**Aim**. Which lines in the records below contain the word "table", matching case exactly? Locate each one and copy it out in full.

**Exercise material**.
◇ ◇ ◇

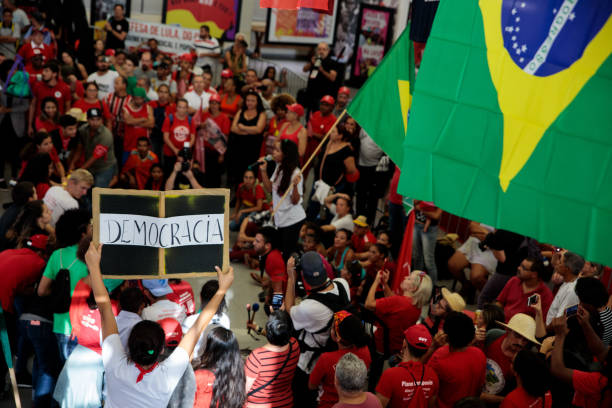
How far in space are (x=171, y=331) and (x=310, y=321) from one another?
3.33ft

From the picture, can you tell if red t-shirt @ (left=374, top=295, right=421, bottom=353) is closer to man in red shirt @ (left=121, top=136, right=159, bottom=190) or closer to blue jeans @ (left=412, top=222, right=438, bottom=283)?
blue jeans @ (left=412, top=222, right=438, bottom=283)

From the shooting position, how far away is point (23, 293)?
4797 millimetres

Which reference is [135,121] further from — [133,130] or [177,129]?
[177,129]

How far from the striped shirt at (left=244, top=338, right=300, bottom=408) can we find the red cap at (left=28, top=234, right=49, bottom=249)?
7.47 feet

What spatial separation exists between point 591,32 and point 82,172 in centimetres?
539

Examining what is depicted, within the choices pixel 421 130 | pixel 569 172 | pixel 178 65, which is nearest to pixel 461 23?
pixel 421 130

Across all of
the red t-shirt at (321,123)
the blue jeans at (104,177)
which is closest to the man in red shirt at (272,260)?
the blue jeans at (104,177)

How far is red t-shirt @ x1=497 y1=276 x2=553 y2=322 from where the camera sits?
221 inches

◇ ◇ ◇

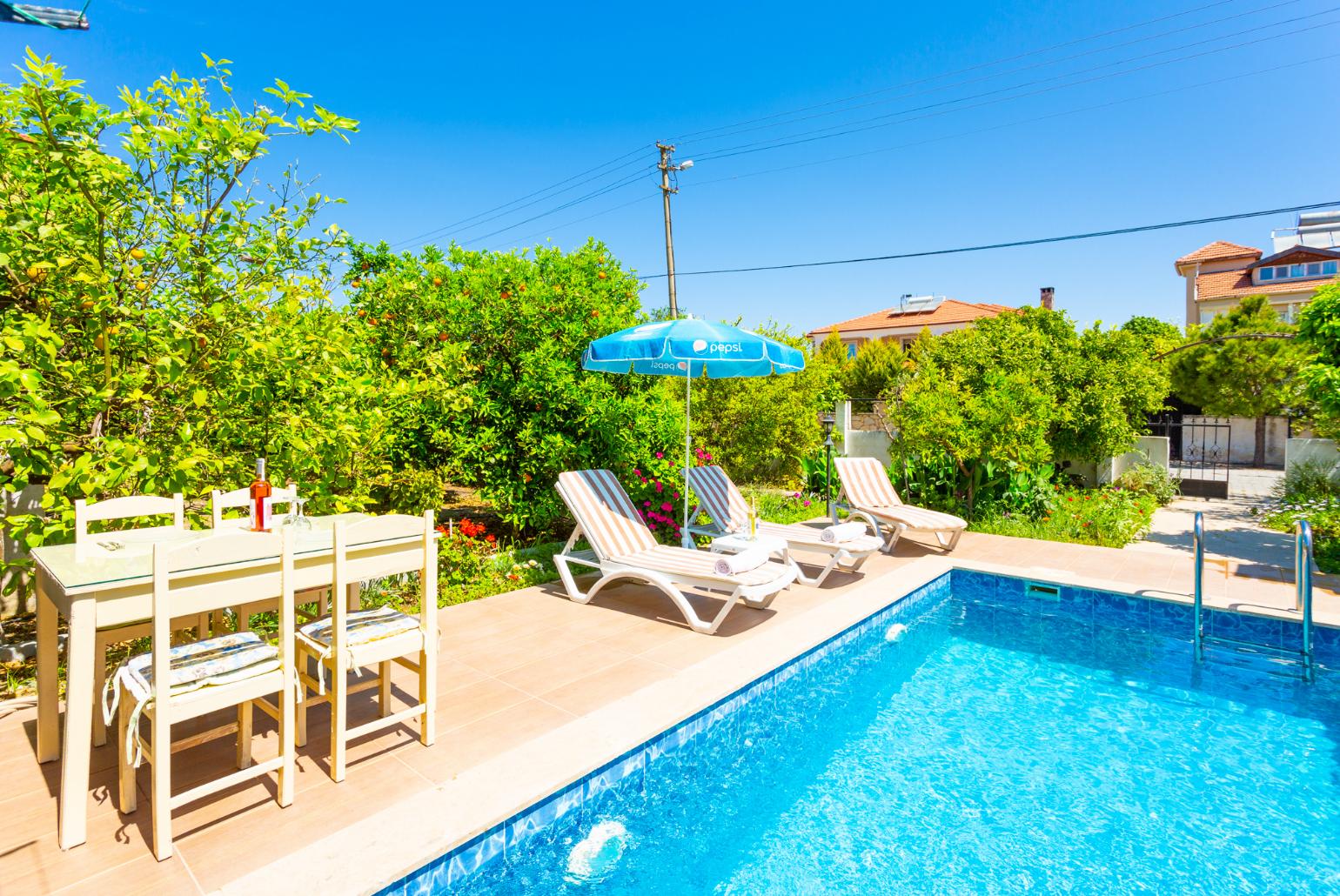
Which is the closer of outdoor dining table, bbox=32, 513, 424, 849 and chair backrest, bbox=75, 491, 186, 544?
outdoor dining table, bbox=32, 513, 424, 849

◇ ◇ ◇

**Solution to the exercise**.
Which is the closer of outdoor dining table, bbox=32, 513, 424, 849 and chair backrest, bbox=75, 491, 186, 544?
outdoor dining table, bbox=32, 513, 424, 849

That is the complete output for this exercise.